So I send my resume to the inside contact who is the R&D manager--the same position my former boss had who gave me this guy's email. He went on vacation the same day I sent it so I waited two weeks.

--crickets--

Yesterday, I re-read the original text I got from my former manager where he mentioned Kelly Services handles the contracts for the company. I found the job listed there, and it's been there for quite a while so I assume they're having trouble filling it. I send them my resume....

--crickets--

To summarize: I have three engineering managers, familiar with me and my work, who are supporting my application for my former position at a former employer where I created their best selling product in the history of the company and I get no response.

I fully expect that, now that I've posted this, I will hear from someone within the hour.


----------



## drhowarddrfine (Apr 16, 2019)

pyret said:


> You owned your restaurants for how many years until you sold them?  Sure, you may have dabbled here and there and kept up with technology, but you haven't been "getting dirty" so to speak, day-in, day-out.

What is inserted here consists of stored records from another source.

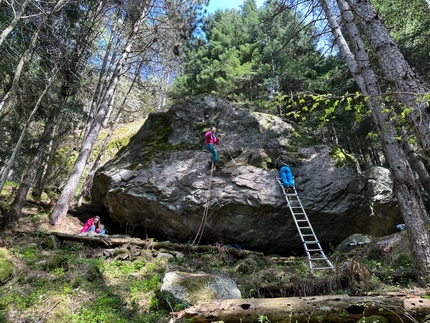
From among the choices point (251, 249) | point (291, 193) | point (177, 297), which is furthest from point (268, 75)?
point (177, 297)

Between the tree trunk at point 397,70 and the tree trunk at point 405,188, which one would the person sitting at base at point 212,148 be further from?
the tree trunk at point 397,70

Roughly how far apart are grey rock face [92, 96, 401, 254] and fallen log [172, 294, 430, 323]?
4655 mm

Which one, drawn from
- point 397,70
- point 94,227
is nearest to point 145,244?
point 94,227

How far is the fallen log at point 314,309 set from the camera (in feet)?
10.8

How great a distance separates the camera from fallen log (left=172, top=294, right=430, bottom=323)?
3.29 meters

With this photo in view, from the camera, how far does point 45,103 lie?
35.0 feet

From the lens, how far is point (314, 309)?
3533mm

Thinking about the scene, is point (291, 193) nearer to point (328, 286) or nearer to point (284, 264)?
point (284, 264)

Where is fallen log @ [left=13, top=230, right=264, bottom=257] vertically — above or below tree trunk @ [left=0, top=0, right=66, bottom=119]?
below

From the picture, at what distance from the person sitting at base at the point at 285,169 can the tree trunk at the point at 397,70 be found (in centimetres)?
465

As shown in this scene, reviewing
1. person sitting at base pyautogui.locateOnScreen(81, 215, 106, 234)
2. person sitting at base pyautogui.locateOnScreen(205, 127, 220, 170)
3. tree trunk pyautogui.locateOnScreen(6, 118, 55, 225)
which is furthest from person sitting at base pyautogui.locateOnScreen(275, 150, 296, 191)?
tree trunk pyautogui.locateOnScreen(6, 118, 55, 225)

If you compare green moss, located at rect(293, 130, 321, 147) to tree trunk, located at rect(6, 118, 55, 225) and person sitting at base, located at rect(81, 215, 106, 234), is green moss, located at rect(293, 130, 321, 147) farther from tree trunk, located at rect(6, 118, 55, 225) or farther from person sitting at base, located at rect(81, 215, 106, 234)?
tree trunk, located at rect(6, 118, 55, 225)

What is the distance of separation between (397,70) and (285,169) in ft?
16.0

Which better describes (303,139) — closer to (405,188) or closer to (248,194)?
(248,194)
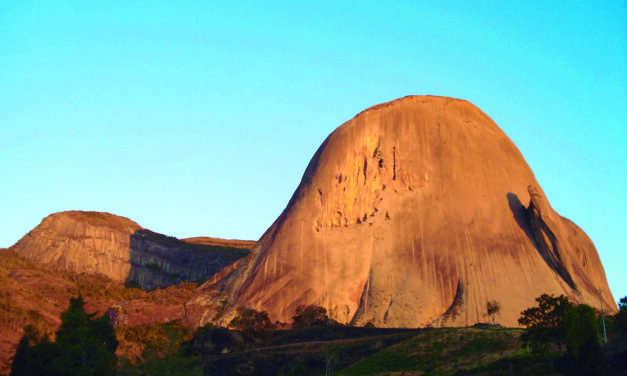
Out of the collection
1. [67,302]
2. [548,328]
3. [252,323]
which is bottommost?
[548,328]

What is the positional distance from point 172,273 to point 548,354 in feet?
280

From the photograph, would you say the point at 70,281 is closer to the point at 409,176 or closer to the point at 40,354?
the point at 409,176

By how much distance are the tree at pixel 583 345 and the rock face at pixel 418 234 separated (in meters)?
34.3

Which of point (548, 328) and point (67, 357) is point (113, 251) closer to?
point (67, 357)

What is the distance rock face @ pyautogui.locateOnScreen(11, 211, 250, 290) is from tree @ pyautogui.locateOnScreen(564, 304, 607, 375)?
290 feet

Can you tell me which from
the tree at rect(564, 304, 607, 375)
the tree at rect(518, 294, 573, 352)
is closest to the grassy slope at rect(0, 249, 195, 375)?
the tree at rect(518, 294, 573, 352)

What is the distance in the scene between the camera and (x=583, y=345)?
43.4 metres

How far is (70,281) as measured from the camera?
110438 mm

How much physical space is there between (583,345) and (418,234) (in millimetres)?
49918

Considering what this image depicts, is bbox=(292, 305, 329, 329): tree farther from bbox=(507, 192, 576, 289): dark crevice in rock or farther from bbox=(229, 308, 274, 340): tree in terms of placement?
bbox=(507, 192, 576, 289): dark crevice in rock

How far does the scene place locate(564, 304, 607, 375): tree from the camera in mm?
41875

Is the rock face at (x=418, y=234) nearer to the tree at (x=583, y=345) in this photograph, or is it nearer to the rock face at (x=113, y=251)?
the rock face at (x=113, y=251)

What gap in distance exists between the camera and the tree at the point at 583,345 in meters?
41.9

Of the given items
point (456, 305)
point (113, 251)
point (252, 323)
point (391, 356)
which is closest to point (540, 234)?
point (456, 305)
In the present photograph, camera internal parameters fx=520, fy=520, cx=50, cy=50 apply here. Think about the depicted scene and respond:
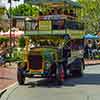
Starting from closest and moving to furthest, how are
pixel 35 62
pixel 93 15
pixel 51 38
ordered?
1. pixel 35 62
2. pixel 51 38
3. pixel 93 15

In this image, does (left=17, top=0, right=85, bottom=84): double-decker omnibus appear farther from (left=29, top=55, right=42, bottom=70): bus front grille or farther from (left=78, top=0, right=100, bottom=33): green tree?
(left=78, top=0, right=100, bottom=33): green tree

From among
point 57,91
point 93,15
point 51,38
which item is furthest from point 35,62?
point 93,15

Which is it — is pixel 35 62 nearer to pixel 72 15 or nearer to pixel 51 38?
pixel 51 38

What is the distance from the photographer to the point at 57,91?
1870cm

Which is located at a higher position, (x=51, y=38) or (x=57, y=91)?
(x=51, y=38)

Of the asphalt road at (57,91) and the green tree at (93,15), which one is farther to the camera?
the green tree at (93,15)

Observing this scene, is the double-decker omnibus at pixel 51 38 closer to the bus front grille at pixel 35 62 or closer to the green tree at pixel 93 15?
the bus front grille at pixel 35 62

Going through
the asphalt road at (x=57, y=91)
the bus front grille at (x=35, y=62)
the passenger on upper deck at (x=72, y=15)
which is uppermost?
the passenger on upper deck at (x=72, y=15)

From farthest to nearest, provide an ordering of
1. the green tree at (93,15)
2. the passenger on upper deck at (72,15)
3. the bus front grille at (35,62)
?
the green tree at (93,15) → the passenger on upper deck at (72,15) → the bus front grille at (35,62)

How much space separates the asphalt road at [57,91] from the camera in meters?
16.7

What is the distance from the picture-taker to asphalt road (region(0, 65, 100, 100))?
659 inches

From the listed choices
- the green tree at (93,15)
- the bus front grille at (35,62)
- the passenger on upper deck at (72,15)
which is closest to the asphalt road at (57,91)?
the bus front grille at (35,62)


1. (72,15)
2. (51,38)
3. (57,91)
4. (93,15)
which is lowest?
(57,91)

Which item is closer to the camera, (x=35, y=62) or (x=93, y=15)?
(x=35, y=62)
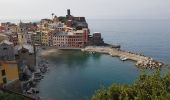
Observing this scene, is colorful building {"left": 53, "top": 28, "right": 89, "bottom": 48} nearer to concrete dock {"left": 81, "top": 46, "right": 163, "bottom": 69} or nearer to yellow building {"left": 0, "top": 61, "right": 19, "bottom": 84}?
concrete dock {"left": 81, "top": 46, "right": 163, "bottom": 69}

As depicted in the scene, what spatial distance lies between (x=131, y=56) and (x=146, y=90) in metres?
57.5

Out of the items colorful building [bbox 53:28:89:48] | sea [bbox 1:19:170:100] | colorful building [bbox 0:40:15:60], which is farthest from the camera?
colorful building [bbox 53:28:89:48]

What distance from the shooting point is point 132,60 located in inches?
2864

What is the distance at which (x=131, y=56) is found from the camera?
7525 cm

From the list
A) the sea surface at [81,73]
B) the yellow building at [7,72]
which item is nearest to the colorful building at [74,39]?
the sea surface at [81,73]

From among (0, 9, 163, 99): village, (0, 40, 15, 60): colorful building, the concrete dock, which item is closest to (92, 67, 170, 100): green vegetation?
(0, 9, 163, 99): village

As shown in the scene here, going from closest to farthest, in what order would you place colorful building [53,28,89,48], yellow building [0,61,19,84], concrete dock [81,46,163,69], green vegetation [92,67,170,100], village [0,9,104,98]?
green vegetation [92,67,170,100]
yellow building [0,61,19,84]
village [0,9,104,98]
concrete dock [81,46,163,69]
colorful building [53,28,89,48]

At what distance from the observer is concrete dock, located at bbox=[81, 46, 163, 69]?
6494 centimetres

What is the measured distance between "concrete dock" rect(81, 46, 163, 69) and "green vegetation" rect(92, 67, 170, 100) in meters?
32.8

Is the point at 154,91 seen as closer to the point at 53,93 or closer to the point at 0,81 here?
the point at 0,81

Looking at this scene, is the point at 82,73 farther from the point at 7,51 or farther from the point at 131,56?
the point at 131,56

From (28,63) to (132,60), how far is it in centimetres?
2889

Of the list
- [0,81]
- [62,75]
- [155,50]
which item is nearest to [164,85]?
[0,81]

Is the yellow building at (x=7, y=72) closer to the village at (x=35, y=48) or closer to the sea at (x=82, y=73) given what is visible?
the village at (x=35, y=48)
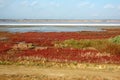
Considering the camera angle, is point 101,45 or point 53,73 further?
point 101,45

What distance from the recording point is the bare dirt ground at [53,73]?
588 inches

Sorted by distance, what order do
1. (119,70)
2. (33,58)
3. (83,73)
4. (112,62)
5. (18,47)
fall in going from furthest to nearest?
(18,47), (33,58), (112,62), (119,70), (83,73)

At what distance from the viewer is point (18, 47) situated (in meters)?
28.1

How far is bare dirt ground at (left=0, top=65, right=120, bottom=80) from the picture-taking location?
14930mm

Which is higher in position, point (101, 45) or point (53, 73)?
point (101, 45)

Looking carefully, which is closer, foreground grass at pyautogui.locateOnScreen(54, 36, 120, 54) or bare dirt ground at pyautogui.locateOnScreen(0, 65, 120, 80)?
bare dirt ground at pyautogui.locateOnScreen(0, 65, 120, 80)

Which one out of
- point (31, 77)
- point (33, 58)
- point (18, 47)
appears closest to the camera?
Answer: point (31, 77)

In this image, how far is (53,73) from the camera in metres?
16.0

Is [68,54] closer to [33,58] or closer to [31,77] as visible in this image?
[33,58]

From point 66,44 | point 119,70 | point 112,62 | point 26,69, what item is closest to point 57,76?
point 26,69

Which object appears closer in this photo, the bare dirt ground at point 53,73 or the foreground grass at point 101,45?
the bare dirt ground at point 53,73

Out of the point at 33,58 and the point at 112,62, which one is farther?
the point at 33,58

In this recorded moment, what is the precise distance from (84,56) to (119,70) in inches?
211

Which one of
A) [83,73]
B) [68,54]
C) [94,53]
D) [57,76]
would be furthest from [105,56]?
[57,76]
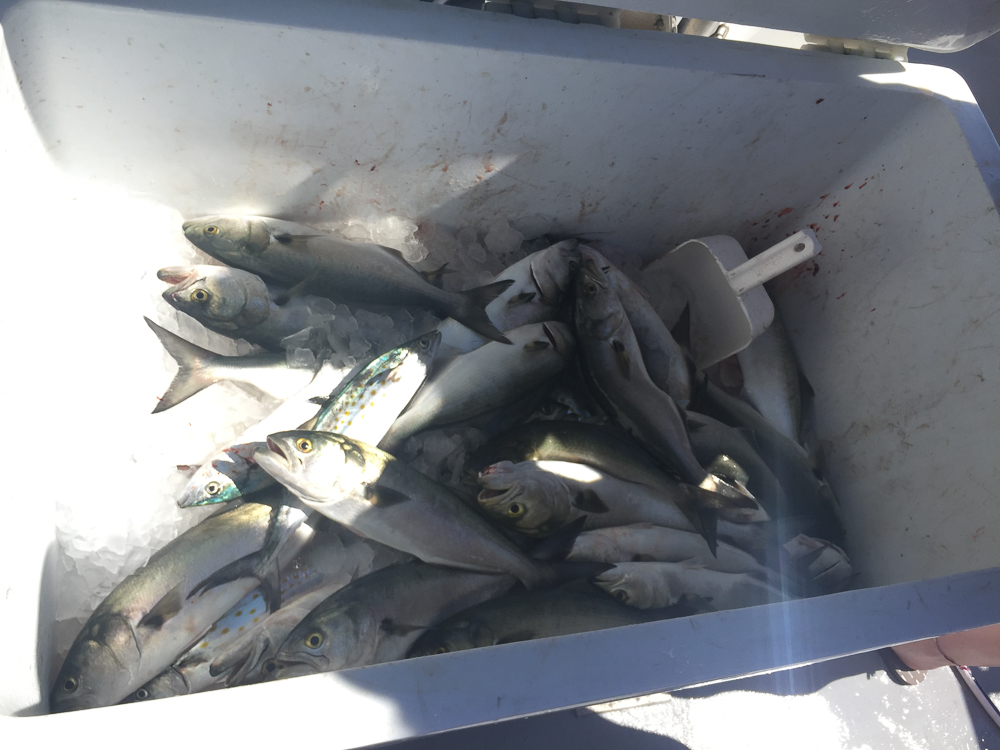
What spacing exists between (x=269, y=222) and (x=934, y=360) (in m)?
2.14

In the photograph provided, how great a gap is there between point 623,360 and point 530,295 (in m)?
0.36

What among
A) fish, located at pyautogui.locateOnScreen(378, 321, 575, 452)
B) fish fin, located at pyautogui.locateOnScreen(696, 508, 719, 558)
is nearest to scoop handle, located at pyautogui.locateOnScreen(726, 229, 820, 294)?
fish, located at pyautogui.locateOnScreen(378, 321, 575, 452)

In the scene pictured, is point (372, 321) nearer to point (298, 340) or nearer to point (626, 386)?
point (298, 340)

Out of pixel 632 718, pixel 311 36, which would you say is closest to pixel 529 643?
pixel 632 718

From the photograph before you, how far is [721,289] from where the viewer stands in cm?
199

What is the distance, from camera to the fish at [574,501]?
149 cm

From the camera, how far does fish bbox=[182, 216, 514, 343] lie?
1.68 meters

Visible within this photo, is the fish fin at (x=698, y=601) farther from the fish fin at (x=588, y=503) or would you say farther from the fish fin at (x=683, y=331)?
the fish fin at (x=683, y=331)

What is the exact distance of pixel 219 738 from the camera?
2.90 feet

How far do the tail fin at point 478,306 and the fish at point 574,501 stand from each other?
46cm

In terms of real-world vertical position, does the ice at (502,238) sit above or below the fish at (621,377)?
above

I owned restaurants, yes. I did not run the restaurants except briefly in the late 1990s. My wife did that. I owned a web development company for 15 years. I also developed hardware and software for theatrical effects. So, no, I was not out of the game.



> ...but it seems employers want it "right now."


Yes. This seems to be a detrimental requirement I see everywhere now. Companies willing to shoot themselves in the foot--especially headhunters--to find someone who can walk in and do a job and then walk out. In fact, they will wait years to get immediacy.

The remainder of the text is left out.